Market is so volatile that it takes stops out on a regular basis, shaking out both long and short swing traders. Percentage stop losses don’t work in this environment.  If you are going to survive and thrive, you need to decrease your trading horizon and the size of your trading. I remember that about a year ago, I found out that many, who were swing traders at the beginning of their careers at some point switched to day trading. I wondered why and started asking questions. My initial guess was that the tremendous volatility in 2000-2001 has made those traders change their strategy. The answers received were a little bit different. Most traders told me that it is a more psychological thing. They have found what suits their personality and goals best.

Markets are made from people. In theory everyone could be profitable if there is a continuous flow of fresh money into the market. Recently this has not been the case. Someone has to lose. In order to be profitable you need to follow a very simple rule – to buy only what you could sell later at higher price and to sell short only what you could buy later at lower price. Like the owner of a small shop, you should not buy inventory that you personally like, but stuff that could easily be sold this season. Yes, stock traders are in the retail business and their products are called stocks. I realize that such how scrupulous such way of thinking sounds and that it contradicts the initial purpose the market were created, but this is the reality.

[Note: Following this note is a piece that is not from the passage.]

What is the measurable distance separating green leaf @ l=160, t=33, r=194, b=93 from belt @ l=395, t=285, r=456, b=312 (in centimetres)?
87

Initially markets were created :

          To offer an alternative exit strategy (therefore motivation) for entrepreneurs;

          To provide new means of cheaper financing for business’ expansion;

          To allow ordinary citizens, who don’t have the idea, the will or the necessary capital to start their own business, with the opportunity to participate effectively in the economic growth of the country/the world.

All those things don’t matter anymore. Markets have long turned into a speculation arena, where everyone tries to outsmart the other.  



In uptrends, it is more profitable to be long all time highs and positive reactions to earnings. In downtrends, it is more profitable to be short all time lows and negative reactions to earnings. Every trend experiences normal corrections on its way up/down. Such corrections are often good buying opportunities as the trend tends to continue in its major direction. Sooner or later every trend ends. No one knows when. But to maximize and protect profits, we gradually raise our stops to levels, which when broken indicate an end of a trend. There will be times when our stops will shake us out too early from a trend, but we don’t need to catch the exact top or bottom in order to be profitable.